═══ Supplied material

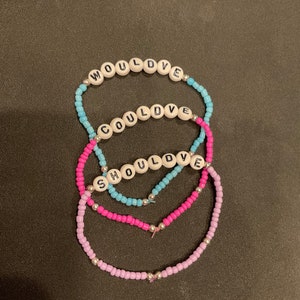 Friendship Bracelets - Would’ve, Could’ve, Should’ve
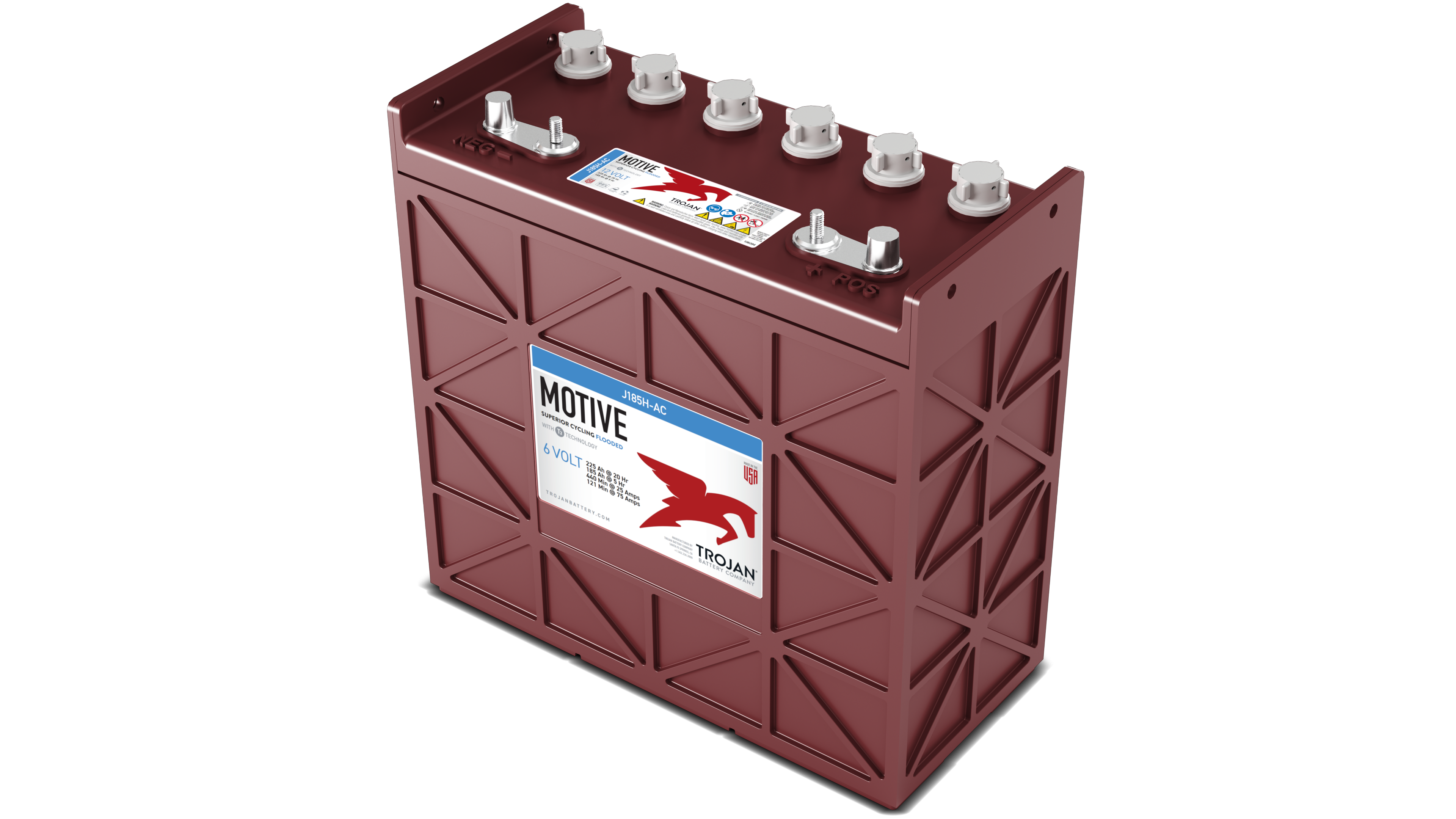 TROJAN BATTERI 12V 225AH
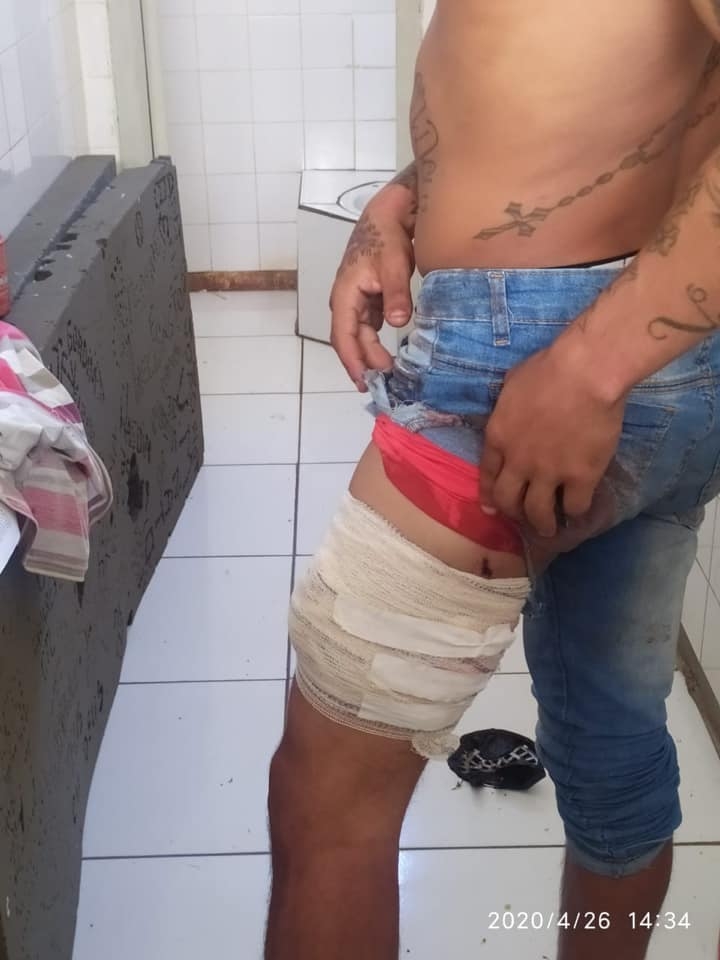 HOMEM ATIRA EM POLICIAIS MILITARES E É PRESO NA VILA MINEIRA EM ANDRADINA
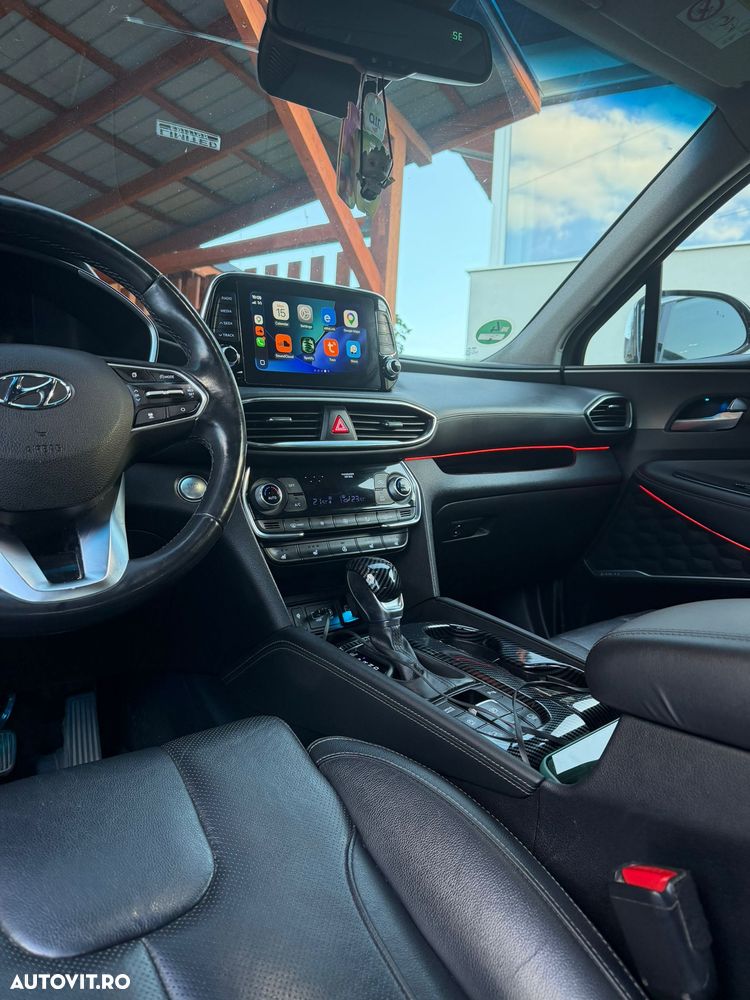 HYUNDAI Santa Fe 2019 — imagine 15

══════
═══ Supplied material

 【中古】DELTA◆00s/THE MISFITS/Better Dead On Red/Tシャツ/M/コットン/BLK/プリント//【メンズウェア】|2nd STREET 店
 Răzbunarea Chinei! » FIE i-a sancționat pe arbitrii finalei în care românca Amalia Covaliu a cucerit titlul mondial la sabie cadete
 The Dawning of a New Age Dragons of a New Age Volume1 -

══════

▶ **Work task**:
When the line with "la sabie cadete" is reached in the data above, start copying there, and copy each line exactly until the line with "The Dawning of" has been copied; copy nothing else.

▶ **Exercise answer**:
 Răzbunarea Chinei! » FIE i-a sancționat pe arbitrii finalei în care românca Amalia Covaliu a cucerit titlul mondial la sabie cadete
 The Dawning of a New Age Dragons of a New Age Volume1 -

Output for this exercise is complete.